[Exercise description]: Will you quote only the lines starting at the one that contains "Which object in" and ending with the last line of the listing below, inclusive?

:: Records for this exercise

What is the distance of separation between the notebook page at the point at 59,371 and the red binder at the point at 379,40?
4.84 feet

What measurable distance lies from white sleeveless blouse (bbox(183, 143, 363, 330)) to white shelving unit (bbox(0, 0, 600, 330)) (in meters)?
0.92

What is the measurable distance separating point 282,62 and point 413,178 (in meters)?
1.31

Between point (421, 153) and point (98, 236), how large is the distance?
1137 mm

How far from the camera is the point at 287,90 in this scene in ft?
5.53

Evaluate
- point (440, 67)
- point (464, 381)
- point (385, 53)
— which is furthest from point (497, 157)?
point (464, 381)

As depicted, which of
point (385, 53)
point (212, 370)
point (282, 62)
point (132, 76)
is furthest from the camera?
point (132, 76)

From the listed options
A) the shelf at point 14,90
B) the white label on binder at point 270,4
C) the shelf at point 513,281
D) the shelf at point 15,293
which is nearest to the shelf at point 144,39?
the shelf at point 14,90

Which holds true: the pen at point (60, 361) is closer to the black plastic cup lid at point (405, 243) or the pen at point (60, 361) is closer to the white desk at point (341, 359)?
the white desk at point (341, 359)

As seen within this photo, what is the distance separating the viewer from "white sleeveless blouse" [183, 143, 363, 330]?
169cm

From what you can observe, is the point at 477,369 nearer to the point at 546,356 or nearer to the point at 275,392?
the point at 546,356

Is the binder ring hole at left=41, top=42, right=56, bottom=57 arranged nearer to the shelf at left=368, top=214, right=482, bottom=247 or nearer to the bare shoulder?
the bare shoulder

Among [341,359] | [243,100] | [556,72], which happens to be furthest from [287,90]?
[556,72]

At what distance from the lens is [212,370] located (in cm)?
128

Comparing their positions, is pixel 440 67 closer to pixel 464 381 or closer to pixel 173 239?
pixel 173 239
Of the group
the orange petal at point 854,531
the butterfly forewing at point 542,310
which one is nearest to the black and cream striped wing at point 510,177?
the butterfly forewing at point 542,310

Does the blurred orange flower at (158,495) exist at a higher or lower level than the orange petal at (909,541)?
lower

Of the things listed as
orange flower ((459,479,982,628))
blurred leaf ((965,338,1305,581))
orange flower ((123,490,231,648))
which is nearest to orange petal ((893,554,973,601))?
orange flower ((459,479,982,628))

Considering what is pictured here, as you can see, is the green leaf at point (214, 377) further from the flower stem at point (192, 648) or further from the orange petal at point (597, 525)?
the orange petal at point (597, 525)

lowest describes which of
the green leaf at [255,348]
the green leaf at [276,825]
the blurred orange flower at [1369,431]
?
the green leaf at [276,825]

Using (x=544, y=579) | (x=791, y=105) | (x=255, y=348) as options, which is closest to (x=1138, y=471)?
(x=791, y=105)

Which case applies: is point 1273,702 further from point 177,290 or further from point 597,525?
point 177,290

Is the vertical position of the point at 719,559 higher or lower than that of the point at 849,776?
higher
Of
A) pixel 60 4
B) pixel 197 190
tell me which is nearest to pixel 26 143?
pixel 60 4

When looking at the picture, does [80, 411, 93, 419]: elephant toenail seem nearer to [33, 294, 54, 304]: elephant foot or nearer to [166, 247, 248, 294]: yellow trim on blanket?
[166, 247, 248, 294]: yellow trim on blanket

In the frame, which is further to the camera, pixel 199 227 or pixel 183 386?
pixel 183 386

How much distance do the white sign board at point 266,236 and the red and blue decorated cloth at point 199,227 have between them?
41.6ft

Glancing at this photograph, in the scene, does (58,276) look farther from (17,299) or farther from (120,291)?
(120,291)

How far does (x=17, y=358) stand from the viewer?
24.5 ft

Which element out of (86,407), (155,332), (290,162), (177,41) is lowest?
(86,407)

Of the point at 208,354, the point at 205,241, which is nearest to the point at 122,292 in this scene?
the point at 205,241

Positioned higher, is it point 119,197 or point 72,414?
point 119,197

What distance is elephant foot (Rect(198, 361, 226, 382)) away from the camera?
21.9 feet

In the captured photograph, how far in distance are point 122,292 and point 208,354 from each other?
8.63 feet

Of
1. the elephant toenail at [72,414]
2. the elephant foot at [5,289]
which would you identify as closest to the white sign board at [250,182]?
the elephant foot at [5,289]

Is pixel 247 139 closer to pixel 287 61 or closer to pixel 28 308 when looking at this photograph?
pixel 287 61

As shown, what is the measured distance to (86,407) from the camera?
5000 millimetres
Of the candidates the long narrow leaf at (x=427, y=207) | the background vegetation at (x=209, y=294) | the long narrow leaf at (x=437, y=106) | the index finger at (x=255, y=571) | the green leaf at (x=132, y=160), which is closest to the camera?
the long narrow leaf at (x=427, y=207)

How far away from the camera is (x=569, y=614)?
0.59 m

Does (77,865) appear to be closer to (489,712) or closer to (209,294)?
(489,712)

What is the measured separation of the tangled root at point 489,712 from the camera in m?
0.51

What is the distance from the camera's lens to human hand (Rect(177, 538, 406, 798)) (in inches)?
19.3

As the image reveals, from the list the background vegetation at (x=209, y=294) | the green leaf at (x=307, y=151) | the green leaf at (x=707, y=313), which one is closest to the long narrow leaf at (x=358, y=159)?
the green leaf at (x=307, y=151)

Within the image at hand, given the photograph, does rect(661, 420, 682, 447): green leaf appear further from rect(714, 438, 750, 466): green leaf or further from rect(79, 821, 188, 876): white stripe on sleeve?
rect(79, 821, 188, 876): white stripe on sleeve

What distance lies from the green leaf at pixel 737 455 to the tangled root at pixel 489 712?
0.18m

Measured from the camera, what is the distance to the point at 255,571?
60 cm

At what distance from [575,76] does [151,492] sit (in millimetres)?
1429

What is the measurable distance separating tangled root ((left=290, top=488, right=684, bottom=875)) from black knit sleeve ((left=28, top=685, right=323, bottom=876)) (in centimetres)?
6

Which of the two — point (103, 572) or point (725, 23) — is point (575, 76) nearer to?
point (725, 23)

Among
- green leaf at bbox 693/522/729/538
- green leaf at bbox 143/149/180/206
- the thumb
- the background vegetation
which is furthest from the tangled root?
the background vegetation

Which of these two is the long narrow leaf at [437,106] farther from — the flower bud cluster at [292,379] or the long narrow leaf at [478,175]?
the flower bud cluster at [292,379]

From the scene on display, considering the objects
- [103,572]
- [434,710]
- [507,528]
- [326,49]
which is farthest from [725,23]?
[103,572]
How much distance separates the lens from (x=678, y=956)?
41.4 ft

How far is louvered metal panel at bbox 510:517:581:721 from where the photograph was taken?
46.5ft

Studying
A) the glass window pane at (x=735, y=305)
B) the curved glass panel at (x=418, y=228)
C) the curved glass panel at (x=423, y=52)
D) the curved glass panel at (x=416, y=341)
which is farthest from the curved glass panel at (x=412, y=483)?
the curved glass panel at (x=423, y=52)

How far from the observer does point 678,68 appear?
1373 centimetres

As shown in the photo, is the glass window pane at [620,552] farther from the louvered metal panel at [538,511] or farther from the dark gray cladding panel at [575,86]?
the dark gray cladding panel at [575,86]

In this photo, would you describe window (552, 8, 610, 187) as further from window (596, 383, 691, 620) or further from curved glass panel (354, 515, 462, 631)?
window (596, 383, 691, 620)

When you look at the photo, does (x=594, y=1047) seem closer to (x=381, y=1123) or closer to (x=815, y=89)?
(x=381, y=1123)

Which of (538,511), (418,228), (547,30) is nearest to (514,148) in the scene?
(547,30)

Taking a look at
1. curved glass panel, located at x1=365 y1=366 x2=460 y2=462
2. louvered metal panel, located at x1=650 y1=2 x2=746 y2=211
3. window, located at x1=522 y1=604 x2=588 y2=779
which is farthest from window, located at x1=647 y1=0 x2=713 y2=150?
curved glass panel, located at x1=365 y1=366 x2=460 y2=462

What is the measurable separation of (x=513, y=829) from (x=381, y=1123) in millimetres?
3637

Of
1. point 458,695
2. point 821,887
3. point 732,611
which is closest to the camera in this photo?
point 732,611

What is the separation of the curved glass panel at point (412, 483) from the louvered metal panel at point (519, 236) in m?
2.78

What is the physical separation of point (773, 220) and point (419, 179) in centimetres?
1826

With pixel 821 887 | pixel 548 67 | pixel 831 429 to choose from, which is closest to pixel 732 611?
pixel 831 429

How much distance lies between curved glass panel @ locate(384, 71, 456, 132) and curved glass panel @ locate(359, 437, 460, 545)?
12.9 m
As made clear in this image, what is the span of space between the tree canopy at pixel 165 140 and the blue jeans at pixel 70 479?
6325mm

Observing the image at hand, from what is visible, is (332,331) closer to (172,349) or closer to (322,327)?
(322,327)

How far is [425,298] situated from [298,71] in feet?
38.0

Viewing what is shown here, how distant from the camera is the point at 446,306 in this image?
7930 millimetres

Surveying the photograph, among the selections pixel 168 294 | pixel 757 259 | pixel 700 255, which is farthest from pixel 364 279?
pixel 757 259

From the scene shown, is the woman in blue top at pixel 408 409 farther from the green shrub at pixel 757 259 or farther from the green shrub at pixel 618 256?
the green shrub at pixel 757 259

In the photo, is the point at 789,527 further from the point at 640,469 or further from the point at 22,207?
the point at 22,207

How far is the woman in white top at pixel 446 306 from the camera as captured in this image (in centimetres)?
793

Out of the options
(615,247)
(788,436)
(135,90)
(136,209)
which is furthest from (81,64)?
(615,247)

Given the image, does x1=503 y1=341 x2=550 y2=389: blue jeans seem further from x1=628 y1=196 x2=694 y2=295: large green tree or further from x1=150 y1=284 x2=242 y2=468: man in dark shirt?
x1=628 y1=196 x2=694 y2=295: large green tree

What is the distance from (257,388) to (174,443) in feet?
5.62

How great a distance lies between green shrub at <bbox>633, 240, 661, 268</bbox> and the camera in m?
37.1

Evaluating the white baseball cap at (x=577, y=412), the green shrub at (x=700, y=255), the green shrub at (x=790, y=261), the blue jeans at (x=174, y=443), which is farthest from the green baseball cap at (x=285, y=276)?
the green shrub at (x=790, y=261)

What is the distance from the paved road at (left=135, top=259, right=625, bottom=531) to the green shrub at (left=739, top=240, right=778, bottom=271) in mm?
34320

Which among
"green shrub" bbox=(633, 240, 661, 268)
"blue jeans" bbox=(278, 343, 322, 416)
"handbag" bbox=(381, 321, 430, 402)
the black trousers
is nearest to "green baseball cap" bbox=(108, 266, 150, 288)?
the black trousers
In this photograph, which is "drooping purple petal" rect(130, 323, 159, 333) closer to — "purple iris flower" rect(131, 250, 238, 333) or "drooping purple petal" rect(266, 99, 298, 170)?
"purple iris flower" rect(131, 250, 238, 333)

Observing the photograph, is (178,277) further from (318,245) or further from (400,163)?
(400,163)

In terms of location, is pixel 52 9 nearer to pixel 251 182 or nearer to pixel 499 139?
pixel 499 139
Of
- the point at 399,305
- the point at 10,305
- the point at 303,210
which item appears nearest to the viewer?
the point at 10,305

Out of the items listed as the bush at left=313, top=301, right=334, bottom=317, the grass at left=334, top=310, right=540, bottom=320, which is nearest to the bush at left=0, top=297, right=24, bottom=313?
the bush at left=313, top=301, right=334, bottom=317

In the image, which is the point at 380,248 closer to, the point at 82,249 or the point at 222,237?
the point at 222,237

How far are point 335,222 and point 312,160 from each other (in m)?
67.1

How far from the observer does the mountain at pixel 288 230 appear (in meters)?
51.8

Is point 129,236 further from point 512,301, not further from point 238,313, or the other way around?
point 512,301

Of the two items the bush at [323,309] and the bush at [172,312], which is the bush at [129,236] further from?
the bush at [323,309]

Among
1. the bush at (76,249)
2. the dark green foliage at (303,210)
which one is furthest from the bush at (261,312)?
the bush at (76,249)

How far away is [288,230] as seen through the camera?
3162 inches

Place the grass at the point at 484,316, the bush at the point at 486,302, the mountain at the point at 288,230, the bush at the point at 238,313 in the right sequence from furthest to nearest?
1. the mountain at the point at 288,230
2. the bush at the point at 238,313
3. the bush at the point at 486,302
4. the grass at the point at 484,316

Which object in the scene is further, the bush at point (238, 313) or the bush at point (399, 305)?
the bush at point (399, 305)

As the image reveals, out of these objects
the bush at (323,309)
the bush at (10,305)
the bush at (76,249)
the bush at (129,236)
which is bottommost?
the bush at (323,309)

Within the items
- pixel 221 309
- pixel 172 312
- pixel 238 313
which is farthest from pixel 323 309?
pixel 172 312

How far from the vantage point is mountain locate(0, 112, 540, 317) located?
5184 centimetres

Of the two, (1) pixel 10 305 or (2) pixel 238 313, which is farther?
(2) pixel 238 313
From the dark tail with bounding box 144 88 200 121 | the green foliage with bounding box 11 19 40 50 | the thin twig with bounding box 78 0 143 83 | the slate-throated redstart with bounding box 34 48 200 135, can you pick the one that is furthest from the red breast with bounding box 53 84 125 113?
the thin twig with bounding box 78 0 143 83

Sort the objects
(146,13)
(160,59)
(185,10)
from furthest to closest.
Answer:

::::

[Response to the exercise]:
Which object in the scene is further, the bush at point (238, 313) or the bush at point (399, 305)?
the bush at point (399, 305)

As the image reveals, out of these objects
the bush at (323,309)
the bush at (10,305)
the bush at (76,249)
the bush at (129,236)
which is bottommost?
the bush at (323,309)

Within the items
- pixel 221 309
- pixel 172 312
- pixel 238 313
which is farthest from pixel 323 309?
pixel 172 312

How far from the vantage point is mountain locate(0, 112, 540, 317) located?
5184 centimetres

Of the two, (1) pixel 10 305 or (2) pixel 238 313, which is farther?
(2) pixel 238 313
From the dark tail with bounding box 144 88 200 121 | the green foliage with bounding box 11 19 40 50 | the thin twig with bounding box 78 0 143 83 | the slate-throated redstart with bounding box 34 48 200 135, can you pick the one that is furthest from the red breast with bounding box 53 84 125 113?
the thin twig with bounding box 78 0 143 83

Sort the objects
(146,13)
(160,59)
(185,10)
from furthest to closest.
Answer:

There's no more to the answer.